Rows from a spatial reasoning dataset
- - -

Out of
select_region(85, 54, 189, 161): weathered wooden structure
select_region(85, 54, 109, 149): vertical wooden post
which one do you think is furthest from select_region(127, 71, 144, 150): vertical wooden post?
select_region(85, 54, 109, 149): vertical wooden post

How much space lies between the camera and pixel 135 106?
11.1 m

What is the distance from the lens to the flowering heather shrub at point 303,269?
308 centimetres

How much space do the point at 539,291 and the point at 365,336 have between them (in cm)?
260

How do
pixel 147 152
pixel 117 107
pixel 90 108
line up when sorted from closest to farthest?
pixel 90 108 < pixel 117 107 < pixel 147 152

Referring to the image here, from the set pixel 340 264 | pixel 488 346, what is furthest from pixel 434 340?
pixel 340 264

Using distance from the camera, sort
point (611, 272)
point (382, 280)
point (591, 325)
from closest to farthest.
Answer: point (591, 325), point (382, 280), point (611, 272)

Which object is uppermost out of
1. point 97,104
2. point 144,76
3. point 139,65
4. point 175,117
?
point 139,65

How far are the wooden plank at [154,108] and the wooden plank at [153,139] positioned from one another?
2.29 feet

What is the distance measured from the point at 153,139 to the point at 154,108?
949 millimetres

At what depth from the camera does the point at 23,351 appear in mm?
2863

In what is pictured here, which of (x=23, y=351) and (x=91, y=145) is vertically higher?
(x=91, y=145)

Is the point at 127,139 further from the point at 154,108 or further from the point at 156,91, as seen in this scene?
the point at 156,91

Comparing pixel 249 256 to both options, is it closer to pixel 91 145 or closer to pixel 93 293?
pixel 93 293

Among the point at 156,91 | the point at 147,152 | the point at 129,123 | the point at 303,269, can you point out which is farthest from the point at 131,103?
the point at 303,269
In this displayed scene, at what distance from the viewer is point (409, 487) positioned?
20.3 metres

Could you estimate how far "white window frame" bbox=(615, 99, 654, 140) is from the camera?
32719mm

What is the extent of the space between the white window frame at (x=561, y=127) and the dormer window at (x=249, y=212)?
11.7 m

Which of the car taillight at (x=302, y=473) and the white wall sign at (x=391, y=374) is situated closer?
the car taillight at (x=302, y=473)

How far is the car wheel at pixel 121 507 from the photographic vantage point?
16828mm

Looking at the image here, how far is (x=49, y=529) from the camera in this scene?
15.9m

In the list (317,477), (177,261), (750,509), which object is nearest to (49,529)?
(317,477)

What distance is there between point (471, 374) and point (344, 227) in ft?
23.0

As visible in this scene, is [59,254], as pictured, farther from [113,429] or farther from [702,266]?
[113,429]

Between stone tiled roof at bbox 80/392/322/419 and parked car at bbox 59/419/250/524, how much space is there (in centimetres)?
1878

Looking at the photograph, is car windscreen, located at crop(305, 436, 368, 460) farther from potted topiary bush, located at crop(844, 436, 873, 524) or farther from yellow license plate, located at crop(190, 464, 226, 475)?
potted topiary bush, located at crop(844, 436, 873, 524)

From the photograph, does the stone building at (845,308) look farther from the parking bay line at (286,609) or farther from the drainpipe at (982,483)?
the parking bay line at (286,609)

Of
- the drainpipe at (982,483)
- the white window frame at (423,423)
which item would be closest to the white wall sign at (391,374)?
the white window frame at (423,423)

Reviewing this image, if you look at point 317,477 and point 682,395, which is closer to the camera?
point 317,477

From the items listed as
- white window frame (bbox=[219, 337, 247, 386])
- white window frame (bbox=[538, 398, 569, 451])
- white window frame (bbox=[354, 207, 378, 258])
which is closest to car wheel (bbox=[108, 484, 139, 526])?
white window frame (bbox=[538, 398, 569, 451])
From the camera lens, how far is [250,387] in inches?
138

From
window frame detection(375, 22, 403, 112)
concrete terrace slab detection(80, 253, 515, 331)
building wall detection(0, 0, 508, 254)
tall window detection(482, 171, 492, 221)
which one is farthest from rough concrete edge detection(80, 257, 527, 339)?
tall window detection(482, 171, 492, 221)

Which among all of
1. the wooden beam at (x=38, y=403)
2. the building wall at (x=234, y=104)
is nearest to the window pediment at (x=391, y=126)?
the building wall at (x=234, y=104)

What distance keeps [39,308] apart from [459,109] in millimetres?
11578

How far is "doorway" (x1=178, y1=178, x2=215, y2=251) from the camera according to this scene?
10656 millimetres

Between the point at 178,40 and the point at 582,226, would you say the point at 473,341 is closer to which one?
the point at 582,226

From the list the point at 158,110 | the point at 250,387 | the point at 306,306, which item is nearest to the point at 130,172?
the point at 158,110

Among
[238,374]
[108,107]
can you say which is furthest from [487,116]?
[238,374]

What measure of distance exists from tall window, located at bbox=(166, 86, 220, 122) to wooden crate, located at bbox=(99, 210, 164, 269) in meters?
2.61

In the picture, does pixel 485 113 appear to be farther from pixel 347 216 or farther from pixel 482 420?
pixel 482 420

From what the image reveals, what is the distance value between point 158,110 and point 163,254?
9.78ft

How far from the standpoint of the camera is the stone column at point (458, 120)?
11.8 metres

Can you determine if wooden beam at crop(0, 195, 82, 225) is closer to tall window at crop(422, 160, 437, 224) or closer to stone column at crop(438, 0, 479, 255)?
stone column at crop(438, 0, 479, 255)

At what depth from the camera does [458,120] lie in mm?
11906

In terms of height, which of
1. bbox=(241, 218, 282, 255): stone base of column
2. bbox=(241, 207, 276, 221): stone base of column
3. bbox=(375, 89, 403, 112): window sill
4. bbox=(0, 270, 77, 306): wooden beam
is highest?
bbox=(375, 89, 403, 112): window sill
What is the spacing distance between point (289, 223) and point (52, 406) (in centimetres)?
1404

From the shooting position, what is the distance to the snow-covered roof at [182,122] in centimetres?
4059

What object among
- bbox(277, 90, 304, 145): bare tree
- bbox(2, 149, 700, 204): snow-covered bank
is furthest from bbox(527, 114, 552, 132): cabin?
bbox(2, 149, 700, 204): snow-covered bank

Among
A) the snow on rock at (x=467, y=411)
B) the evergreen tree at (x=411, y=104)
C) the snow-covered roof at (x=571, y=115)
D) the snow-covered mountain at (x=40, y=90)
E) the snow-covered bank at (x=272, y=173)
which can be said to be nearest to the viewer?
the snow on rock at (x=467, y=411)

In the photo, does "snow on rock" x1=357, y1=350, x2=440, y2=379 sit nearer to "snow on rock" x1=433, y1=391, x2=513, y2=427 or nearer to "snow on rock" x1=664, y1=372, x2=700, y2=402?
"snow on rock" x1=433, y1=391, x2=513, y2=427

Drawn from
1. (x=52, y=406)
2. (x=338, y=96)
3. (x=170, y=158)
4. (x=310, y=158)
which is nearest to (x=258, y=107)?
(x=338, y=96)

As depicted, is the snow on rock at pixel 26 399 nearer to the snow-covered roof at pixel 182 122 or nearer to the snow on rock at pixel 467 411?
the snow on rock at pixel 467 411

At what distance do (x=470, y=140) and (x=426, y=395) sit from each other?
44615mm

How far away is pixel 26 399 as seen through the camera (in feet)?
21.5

- - -

What to produce >>
Write out the data exactly as it stands.

Response below >>
Out of
select_region(85, 54, 189, 161): weathered wooden structure
select_region(85, 54, 109, 149): vertical wooden post
which one do you think is furthest from select_region(127, 71, 144, 150): vertical wooden post?
select_region(85, 54, 109, 149): vertical wooden post

How much space lies between the camera and pixel 135 106?
11.1 m

What is the distance from the lens to the flowering heather shrub at point 303,269?
308 centimetres

How much space do the point at 539,291 and the point at 365,336 have between them (in cm)?
260

How do
pixel 147 152
pixel 117 107
pixel 90 108
line up when sorted from closest to farthest?
pixel 90 108 < pixel 117 107 < pixel 147 152

Referring to the image here, from the set pixel 340 264 | pixel 488 346, what is furthest from pixel 434 340?
pixel 340 264

Using distance from the camera, sort
point (611, 272)
point (382, 280)
point (591, 325)
from closest to farthest.
Answer: point (591, 325), point (382, 280), point (611, 272)

Which object is uppermost out of
1. point 97,104
2. point 144,76
3. point 139,65
4. point 175,117
?
point 139,65

How far are the wooden plank at [154,108] and the wooden plank at [153,139] positioned from one another?
2.29 feet

What is the distance measured from the point at 153,139 to the point at 154,108?
949 millimetres

At what depth from the camera does the point at 23,351 appear in mm?
2863

In what is pictured here, which of (x=23, y=351) and (x=91, y=145) is vertically higher?
(x=91, y=145)

Is the point at 127,139 further from the point at 154,108 or further from the point at 156,91, as seen in this scene?
the point at 156,91

Comparing pixel 249 256 to both options, is it closer to pixel 91 145 or closer to pixel 93 293?
pixel 93 293

Among the point at 156,91 | the point at 147,152 | the point at 129,123 | the point at 303,269, can you point out which is farthest from the point at 131,103?
the point at 303,269
In this displayed scene, at what distance from the viewer is point (409, 487) positioned?
20.3 metres

Could you estimate how far "white window frame" bbox=(615, 99, 654, 140) is from the camera?
32719mm

What is the extent of the space between the white window frame at (x=561, y=127) and the dormer window at (x=249, y=212)?
11.7 m

Which of the car taillight at (x=302, y=473) and the white wall sign at (x=391, y=374) is situated closer?
the car taillight at (x=302, y=473)

How far is the car wheel at pixel 121 507 from the photographic vantage point?
16828mm

Looking at the image here, how far is (x=49, y=529) from the camera in this scene?
15.9m

In the list (317,477), (177,261), (750,509), which object is nearest to (49,529)?
(317,477)

What distance is there between point (471, 374) and point (344, 227) in ft?
23.0

As visible in this scene, is [59,254], as pictured, farther from [113,429] or farther from [702,266]?
[113,429]

Between stone tiled roof at bbox 80/392/322/419 and parked car at bbox 59/419/250/524, how much space is there (in centimetres)?
1878

Looking at the photograph, is car windscreen, located at crop(305, 436, 368, 460) farther from potted topiary bush, located at crop(844, 436, 873, 524) or farther from yellow license plate, located at crop(190, 464, 226, 475)?
potted topiary bush, located at crop(844, 436, 873, 524)

From the photograph, does the stone building at (845,308) look farther from the parking bay line at (286,609) or farther from the drainpipe at (982,483)?
the parking bay line at (286,609)

Of
- the drainpipe at (982,483)
- the white window frame at (423,423)
which item would be closest to the white wall sign at (391,374)?
the white window frame at (423,423)

Reviewing this image, if you look at point 317,477 and point 682,395, which is closer to the camera?
point 317,477

From the items listed as
- white window frame (bbox=[219, 337, 247, 386])
- white window frame (bbox=[538, 398, 569, 451])
- white window frame (bbox=[354, 207, 378, 258])
which is closest to car wheel (bbox=[108, 484, 139, 526])?
white window frame (bbox=[538, 398, 569, 451])
From the camera lens, how far is [250,387] in inches?
138

From
window frame detection(375, 22, 403, 112)
concrete terrace slab detection(80, 253, 515, 331)
building wall detection(0, 0, 508, 254)
tall window detection(482, 171, 492, 221)
which one is farthest from rough concrete edge detection(80, 257, 527, 339)?
tall window detection(482, 171, 492, 221)

Which among all of
1. the wooden beam at (x=38, y=403)
2. the building wall at (x=234, y=104)
is nearest to the window pediment at (x=391, y=126)?
the building wall at (x=234, y=104)

What distance keeps [39,308] apart from [459,109] in millimetres?
11578

How far is "doorway" (x1=178, y1=178, x2=215, y2=251) from the camera according to this scene?
10656 millimetres

Between the point at 178,40 and the point at 582,226, would you say the point at 473,341 is closer to which one?
the point at 582,226

From the list the point at 158,110 | the point at 250,387 | the point at 306,306, which item is nearest to the point at 130,172?
the point at 158,110

Among
[238,374]
[108,107]
can you say which is furthest from [487,116]?
[238,374]

What measure of distance exists from tall window, located at bbox=(166, 86, 220, 122) to wooden crate, located at bbox=(99, 210, 164, 269) in meters?
2.61

In the picture, does pixel 485 113 appear to be farther from pixel 347 216 or farther from pixel 482 420?
pixel 482 420

From what the image reveals, what is the distance value between point 158,110 and point 163,254?
9.78ft

How far from the standpoint of the camera is the stone column at point (458, 120)?
11.8 metres

Can you determine if wooden beam at crop(0, 195, 82, 225) is closer to tall window at crop(422, 160, 437, 224) or closer to stone column at crop(438, 0, 479, 255)?
stone column at crop(438, 0, 479, 255)

At what depth from the camera does [458,120] lie in mm?
11906

In terms of height, which of
1. bbox=(241, 218, 282, 255): stone base of column
2. bbox=(241, 207, 276, 221): stone base of column
3. bbox=(375, 89, 403, 112): window sill
4. bbox=(0, 270, 77, 306): wooden beam
is highest?
bbox=(375, 89, 403, 112): window sill
What is the spacing distance between point (289, 223) and point (52, 406) (in centimetres)?
1404

From the shooting position, what is the distance to the snow-covered roof at [182,122] in centimetres?
4059

What object among
- bbox(277, 90, 304, 145): bare tree
- bbox(2, 149, 700, 204): snow-covered bank
is furthest from bbox(527, 114, 552, 132): cabin?
bbox(2, 149, 700, 204): snow-covered bank

Among
A) the snow on rock at (x=467, y=411)
B) the evergreen tree at (x=411, y=104)
C) the snow-covered roof at (x=571, y=115)
D) the snow-covered mountain at (x=40, y=90)
E) the snow-covered bank at (x=272, y=173)
which can be said to be nearest to the viewer?
the snow on rock at (x=467, y=411)

In the photo, does "snow on rock" x1=357, y1=350, x2=440, y2=379 sit nearer to "snow on rock" x1=433, y1=391, x2=513, y2=427 or nearer to "snow on rock" x1=664, y1=372, x2=700, y2=402?
"snow on rock" x1=433, y1=391, x2=513, y2=427

Drawn from
1. (x=52, y=406)
2. (x=338, y=96)
3. (x=170, y=158)
4. (x=310, y=158)
which is nearest to (x=258, y=107)?
(x=338, y=96)

As depicted, is the snow on rock at pixel 26 399 nearer to the snow-covered roof at pixel 182 122 or nearer to the snow on rock at pixel 467 411?
the snow on rock at pixel 467 411

At what distance do (x=470, y=140) and (x=426, y=395) sit from each other?
44615mm

How far away is pixel 26 399 as seen through the camera (in feet)?
21.5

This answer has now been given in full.